Como se espera que a procura de lítio aumente no mercado global, a população indígena e a classe trabalhadora podem começar a enfrentar dificuldades significativas para se sustentarem à medida que os ecossistemas indígenas são erradicados e a produtividade laboral aumenta impiedosamente. Durante a XI Conferência da Fastmarkets sobre fornecimento e mercados de lítio em Santiago, "os produtores Albemarle, SQM e Tianqi [que tem uma quota de 23,77% na SQM] [...] concordaram que a flexibilidade na produção continua a ser vital para responder aos vários desafios industriais e tecnológicos. Foi uma forma coloquial de dizer que os trabalhadores devem estar dispostos a ser explorados, expulsos e denegridos como simples mercadorias. As condições económicas da população indígena do Chile vão deteriorar-se enquanto no Norte Global a transição energética tem lugar e os magníficos veículos Tesla funcionam silenciosamente com as suas baterias de lítio manchadas de sangue.

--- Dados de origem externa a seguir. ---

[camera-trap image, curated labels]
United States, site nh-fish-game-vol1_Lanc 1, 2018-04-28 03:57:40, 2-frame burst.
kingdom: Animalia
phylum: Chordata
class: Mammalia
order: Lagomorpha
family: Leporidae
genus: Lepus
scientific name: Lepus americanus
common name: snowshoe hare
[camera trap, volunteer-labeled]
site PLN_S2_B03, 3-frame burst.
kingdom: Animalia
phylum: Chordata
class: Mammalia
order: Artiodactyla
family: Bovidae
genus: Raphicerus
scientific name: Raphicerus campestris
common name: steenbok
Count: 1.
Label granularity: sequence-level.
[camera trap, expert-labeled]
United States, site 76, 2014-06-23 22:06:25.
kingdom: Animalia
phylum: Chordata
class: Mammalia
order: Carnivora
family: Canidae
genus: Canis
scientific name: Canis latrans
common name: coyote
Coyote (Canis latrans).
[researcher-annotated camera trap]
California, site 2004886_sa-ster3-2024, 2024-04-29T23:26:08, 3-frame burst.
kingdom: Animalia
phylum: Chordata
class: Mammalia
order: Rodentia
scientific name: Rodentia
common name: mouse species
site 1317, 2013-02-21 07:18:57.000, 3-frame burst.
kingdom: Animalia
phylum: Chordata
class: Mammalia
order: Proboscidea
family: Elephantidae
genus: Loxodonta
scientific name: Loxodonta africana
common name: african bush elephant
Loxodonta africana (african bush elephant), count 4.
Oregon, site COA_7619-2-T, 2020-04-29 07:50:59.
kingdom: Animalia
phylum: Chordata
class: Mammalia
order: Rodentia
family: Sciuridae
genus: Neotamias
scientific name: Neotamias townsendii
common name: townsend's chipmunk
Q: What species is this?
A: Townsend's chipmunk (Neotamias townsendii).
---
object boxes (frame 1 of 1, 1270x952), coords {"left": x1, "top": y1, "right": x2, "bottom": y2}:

Temos de nos lembrar que esta distopia de valores corporativos, que consiste em obter praticamente lítio das veias abertas do Chile, é evitável e, como Thea Riofrancos disse, "um mundo em que centenas de milhões de Teslas (ou pior, E-Escalades) feitos de materiais vorazmente extraídos sem o consentimento das comunidades locais, fabricados num regime de trabalho repressivo em fábricas poluidoras – por outras palavras, um mundo não muito diferente do nosso, mas alimentado pelo vento e pelo sol – não é uma realidade inevitável. Para nos afastarmos deste imperialismo do lítio, devemos ouvir as vozes silenciadas do Sul Global. Um modelo económico ecológico baseado nos fundamentos anti-imperialistas do Sul Global é radicalmente diferente dos modelos capitalistas de extração. Em vez de conceptualizar uma "alternativa de desenvolvimento", as massas oprimidas do Sul Global imaginam uma "alternativa ao desenvolvimento". Nos interstícios desta "alternativa ao desenvolvimento" podem ser localizadas as sementes da resistência ao imperialismo do lítio.
Yanis Iqbal é um escritor freelancer para vários meios, baseado em Aligarh, Índia. Artigo publicado originalmente no Dissident Voice. Traduzido por Raquel Azevedo a partir da versão em espanhol feito por Beatriz Morales Bastos para o Rebelión.